American composer of mostly chamber, choral, vocal, piano, and electroacoustic works that have been performed in the Americas and Europe; he is also active as an electric guitarist and writer.

Prof. Polansky initially studied with Ron Riddle at the New College of Florida in Sarasota, then at the University of California, Santa Cruz, where he earned his BA in mathematics and music in 1976, and with James Tenney at York University in Toronto in 1977. He studied composition with Ben Johnston at the University of Illinois at Urbana–Champaign and there earned his MA in 1978. He also had private studies in jazz guitar with George Barnes, Mick Goodrick and Chuck Wayne.


Among his honours are the Fulbright Fellowship (1995–96) and the Sony Music Fellowship (2001).
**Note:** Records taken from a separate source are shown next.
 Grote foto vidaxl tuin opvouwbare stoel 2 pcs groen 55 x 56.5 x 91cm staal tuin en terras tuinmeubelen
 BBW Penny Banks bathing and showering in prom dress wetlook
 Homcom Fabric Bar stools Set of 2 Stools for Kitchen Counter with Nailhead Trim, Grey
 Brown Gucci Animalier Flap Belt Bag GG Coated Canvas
As an electric guitarist, he has often played contemporary music, notably with electric guitarist Nick Didkovsky and in Trio with Kui Dong and Christian Wolff. He also plays gendèr (metallophone from Indonesia), mandocello, mandolin, and other instruments. He has occasionally performed as a singer, including with the Enfield Shaker Singers.
As a writer, he has contributed articles to various publications. He co-edited with Judith Tick a critical edition of The Music of American Folk Song by Ruth Crawford Seeger (2003, University of Rochester Press).


He is also active in other positions. He founded the collective of experimental composers Frog Peak Music in New Hampshire in 1982 and has served as its co-director since 1982. He later co-authored with Phil Burk and David Rosenboom the computer-music language HMSL (Hierarchical Music Specification Language) from 1985–92. He co-founded the Leonardo Music Journal in 1990 and has served on the board of directors of the journal Perspectives of New Music since 1995.
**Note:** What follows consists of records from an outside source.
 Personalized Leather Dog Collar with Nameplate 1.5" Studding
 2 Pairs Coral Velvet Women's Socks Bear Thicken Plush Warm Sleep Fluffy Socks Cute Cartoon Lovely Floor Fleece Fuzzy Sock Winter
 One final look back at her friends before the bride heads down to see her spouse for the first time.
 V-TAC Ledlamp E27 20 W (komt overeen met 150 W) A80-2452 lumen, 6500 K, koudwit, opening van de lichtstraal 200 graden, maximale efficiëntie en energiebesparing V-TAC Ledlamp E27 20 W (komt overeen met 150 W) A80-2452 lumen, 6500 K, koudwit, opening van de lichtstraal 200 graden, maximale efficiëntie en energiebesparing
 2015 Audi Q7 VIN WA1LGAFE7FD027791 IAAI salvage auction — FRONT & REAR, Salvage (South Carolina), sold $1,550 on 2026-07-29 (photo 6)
He taught as an assistant professor at Mills College in Oakland, California from 1981–90 and taught at Dartmouth College in Hanover, New Hampshire from 1990–2013, where he served as chair of the department of music from 1998–2013 and taught as the Joseph Strauss 1922 Professor of Music from 2000–13, now emeritus. He then taught at the University of California, Santa Cruz from 2013–19.